Se podría decir que, según como, el drama social llevado al plano rural se ve exacerbado, cobrándose una dosis doble de dramatismo. Como lo harían en su momento Alcarràs (Carla Simón, 2022); Costa Brava, Líbano (Mounia Akl, 2021) o incluso La promesa de Hasan (Semih Kaplanoglu, 2021) por poner solo unos ejemplos. Entre las higueras, primer largo de ficción de la tunecina Erige Sehiri, aprovecha el paisaje para camuflar una serie de heridas sociopolíticas que convergen en el sótano de un país maltrecho, de manera sutil pero incansablemente. Son las mellas que supuran el dolor causado por un pasado candente, puntiagudo y, sobre todo, mal cicatrizado. «En Túnez somos libres, pero nuestras libertades son frágiles», reconocía sin tapujos la directora en una reciente entrevista para El País. Entre las higueras mira a los ojos de la injusticia y de la vulnerabilidad enmascarada, y no claudica ante esa permeabilidad constante de quien sabe que puede volar pero que también conoce, de primerísima mano, los riesgos del vuelo. El debut de Sehiri se establece como la resaca de una revolución que explotó con fuerza pero que, lamentablemente, se marchitó entre los festejos y que jamás llegó a germinar.
Localizada en su totalidad en un terreno privado al noroeste de Túnez, Entre las higueras transcurre en una jornada laboral en la recolección de higos. Es decir, acompañamos a los jornaleros en un arduo y pesado día de trabajo, recogiendo junto a ellos, de sol a sol. La poètica minuciosa de la película domina con maestría el tiempo y el espacio (eso que gustaba tanto a Abbas Kiarostami). También presenciamos lo que los árboles escuchan: confesiones y secretos, inquietudes, preocupaciones y, sobre todo, sueños. Las leyes del campo, como sus ritmos, funcionan diferente que en la ciudad. La naturaleza es sacra, de la misma manera que todo lo que sucede en ella se sacraliza. Por ejemplo, la rotura de la rama de una higuera por parte de uno de los personajes varones es presagio de una tormenta que sabemos que llegará tarde o temprano. Mientras tanto, entendemos que la concepción del amor o de los hábitos religiosos no son lo mismo para las generaciones más jóvenes que para las más maduras. Testimoniamos el choque y entendemos enseguida cómo funciona esa micropolítica. Entre las higueras es, ante todo, una película ambiental de convivencia y de dinámicas humanas: un cuadro dramático y preciosista donde los personajes chocan continuamente entre ellos precisamente porque están vivos y se jactan de ello.
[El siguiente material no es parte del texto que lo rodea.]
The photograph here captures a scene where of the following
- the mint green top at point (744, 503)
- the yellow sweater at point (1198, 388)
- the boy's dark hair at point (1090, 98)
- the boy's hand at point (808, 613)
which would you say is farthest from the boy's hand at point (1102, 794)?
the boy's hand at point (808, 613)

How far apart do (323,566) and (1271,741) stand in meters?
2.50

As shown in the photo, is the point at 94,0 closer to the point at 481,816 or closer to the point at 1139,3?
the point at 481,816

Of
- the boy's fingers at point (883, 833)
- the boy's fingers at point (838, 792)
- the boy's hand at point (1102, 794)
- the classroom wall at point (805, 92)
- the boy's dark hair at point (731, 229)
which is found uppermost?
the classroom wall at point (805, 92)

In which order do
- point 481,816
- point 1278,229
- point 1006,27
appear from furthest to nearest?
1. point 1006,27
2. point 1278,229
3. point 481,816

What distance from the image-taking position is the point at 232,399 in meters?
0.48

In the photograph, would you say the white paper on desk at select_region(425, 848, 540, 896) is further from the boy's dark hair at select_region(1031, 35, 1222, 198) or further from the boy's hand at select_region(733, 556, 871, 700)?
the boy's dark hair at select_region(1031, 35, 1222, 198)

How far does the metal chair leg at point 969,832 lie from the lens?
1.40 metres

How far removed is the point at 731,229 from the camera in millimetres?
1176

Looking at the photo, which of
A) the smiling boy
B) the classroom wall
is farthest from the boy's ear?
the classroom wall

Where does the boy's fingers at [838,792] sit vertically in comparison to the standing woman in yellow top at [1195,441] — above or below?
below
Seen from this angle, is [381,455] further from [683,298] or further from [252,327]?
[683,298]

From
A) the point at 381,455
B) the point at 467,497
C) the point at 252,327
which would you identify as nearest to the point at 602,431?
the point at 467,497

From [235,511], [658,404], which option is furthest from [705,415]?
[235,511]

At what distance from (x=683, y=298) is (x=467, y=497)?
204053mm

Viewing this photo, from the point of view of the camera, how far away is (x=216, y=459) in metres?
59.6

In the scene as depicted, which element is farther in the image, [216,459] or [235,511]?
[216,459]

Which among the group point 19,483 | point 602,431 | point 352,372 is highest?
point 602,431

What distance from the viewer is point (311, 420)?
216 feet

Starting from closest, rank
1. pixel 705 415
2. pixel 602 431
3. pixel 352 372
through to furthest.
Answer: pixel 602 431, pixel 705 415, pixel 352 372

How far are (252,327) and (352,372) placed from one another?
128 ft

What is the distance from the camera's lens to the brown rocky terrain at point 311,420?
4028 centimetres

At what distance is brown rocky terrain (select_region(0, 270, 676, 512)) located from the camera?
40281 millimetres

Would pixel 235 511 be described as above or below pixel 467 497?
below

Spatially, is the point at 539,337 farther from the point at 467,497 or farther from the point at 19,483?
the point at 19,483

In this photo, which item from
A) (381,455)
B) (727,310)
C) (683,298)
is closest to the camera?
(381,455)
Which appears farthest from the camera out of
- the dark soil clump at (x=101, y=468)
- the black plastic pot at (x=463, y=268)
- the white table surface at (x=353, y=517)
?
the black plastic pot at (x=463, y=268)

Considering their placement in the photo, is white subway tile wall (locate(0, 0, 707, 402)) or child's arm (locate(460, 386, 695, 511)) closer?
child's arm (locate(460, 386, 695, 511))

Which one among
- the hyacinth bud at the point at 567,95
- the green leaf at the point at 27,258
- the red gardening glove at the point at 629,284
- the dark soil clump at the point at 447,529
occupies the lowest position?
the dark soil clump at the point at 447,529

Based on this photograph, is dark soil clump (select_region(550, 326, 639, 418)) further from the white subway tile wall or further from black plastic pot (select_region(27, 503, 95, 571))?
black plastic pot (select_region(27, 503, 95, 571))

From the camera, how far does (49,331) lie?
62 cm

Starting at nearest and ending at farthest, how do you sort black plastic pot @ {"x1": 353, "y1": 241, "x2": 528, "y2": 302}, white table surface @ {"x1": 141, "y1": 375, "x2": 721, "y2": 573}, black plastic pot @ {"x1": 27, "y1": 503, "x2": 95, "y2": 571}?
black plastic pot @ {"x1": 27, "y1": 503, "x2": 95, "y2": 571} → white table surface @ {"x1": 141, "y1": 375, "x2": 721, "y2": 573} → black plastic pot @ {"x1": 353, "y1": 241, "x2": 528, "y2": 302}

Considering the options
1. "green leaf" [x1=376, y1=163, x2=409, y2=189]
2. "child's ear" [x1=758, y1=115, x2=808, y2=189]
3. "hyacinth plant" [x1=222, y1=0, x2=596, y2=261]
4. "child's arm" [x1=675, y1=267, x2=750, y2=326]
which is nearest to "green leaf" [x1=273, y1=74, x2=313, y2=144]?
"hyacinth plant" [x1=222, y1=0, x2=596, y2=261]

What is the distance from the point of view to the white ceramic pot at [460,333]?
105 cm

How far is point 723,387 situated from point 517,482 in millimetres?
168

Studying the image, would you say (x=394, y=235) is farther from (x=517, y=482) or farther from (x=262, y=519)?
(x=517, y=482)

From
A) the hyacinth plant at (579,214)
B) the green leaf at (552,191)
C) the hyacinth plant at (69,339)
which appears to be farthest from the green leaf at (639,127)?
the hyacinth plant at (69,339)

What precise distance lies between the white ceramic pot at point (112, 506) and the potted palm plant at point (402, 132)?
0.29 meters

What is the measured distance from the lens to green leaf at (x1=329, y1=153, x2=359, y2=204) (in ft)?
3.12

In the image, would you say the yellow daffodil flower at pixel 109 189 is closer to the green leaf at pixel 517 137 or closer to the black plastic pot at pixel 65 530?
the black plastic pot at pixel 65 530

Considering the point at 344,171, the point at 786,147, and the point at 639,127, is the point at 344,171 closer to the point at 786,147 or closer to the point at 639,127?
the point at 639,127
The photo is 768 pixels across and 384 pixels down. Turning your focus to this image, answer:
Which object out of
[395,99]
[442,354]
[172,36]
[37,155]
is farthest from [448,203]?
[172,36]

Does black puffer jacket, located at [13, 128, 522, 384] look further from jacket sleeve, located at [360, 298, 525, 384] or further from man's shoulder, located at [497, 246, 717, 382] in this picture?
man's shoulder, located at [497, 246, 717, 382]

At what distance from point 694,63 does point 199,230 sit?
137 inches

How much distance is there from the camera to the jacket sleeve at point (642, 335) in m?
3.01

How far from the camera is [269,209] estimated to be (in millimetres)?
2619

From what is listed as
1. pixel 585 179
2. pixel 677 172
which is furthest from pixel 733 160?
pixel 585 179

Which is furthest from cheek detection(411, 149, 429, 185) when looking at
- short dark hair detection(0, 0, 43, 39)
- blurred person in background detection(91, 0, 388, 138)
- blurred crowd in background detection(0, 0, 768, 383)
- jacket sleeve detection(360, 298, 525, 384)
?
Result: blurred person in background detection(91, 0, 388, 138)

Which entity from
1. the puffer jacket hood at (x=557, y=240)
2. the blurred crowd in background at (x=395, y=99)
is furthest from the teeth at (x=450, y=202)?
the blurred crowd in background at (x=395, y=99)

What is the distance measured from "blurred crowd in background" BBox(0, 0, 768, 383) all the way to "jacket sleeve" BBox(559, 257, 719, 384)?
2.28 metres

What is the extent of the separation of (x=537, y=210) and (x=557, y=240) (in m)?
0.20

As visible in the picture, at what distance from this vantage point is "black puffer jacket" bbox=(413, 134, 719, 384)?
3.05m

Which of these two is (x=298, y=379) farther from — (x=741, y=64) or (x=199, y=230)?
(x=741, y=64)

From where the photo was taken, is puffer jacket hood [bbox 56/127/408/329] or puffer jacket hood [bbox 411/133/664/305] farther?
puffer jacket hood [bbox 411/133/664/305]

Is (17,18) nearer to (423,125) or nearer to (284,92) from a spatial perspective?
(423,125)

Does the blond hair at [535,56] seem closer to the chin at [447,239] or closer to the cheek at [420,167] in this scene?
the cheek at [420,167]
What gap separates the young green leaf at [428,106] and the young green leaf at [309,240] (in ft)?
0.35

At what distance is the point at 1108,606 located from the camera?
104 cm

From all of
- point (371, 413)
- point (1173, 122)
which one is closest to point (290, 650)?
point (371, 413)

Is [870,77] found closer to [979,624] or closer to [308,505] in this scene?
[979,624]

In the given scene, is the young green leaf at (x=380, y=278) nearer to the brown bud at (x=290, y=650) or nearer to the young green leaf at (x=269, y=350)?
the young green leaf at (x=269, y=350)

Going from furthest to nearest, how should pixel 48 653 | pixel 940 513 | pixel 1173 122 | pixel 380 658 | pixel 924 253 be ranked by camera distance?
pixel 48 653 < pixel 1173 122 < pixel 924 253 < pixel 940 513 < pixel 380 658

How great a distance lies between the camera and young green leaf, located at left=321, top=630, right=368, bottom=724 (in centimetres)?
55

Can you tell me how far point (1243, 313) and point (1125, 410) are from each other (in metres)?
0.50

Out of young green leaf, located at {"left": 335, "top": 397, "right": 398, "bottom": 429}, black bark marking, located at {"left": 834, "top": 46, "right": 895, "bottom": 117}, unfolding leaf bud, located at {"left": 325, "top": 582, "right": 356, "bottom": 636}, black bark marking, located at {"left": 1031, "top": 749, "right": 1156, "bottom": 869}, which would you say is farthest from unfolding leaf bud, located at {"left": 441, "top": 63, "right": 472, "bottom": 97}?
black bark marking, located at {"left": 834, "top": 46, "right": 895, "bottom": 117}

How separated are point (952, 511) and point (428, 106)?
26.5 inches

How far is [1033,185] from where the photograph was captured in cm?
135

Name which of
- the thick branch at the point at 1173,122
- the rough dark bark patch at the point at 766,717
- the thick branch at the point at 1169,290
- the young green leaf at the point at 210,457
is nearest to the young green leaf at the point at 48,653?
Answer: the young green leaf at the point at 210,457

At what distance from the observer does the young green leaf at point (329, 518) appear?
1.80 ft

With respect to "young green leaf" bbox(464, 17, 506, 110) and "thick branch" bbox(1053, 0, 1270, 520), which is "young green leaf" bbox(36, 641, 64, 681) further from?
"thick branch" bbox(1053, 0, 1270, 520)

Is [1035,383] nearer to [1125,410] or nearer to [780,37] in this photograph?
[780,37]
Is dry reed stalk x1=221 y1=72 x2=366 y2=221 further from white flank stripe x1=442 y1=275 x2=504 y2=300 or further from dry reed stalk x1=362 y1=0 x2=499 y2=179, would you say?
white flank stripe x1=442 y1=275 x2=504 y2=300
La directora filma a través de sombras y hojas, y con sumo cuidado, más detalles como por ejemplo un estallido de violencia explícita (que perpetra el capataz de la finca, un hombre, un depredador entre la maleza) y que deja al espectador aturdido. Y la cámara de Frida Marzouk salta hábilmente de árbol en árbol. Se desplaza, se desliza. Baila. Como si fuese un elemento más del escenario, del paraje, de la naturaleza que habita. Gracias a ese mecanismo, el espectador, ‹voyeur›, se vuelve un perseguidor, un observador activo que participa en ese costumbrismo rupestre. El almuerzo a mediodía, por ejemplo, supone una pausa cómoda y cariñosa, un respiro. Pero además, Entre las higueras sirve para poner sobre la mesa abusos laborales y para denunciar la explotación y la precariedad. O para evidenciar la dicotomía campo-urbe. O sencillamente metaforiza sobre la colisión de viejas tradiciones contra nuevas miradas, donde una muestra valiente de feminismo se alza para manifestar el desencanto en un intrincado debate social sobre viejas y reaccionarias costumbres.
Como apuntábamos, los ecos de la primavera árabe retumban entre la maleza y los encuadres translúcidos que dejan filtrar el sol de una forma naturalista, sin subterfugios ni trampas visuales. Las higueras se postran como imponentes edificios y forman una pequeña ciudad. En esa pequeña nación (aparentemente totalitarista, aunque sus conciudadanos se organicen y se relacionen entre sí de forma absolutamente transparente y democrática) tienen cabida los dilemas, la repartición de roles y también las muestras de respeto, admiración, amistad y amor. Es importante hacer hincapié en esto último: esta es una película de amor, un retrato a la esperanza y un canto realista al optimismo. Al final, después de un día duro de trabajo, siempre nos quedará el consuelo que supone el regreso a casa. Y el hogar siempre va a ser el hogar, para bien y para mal.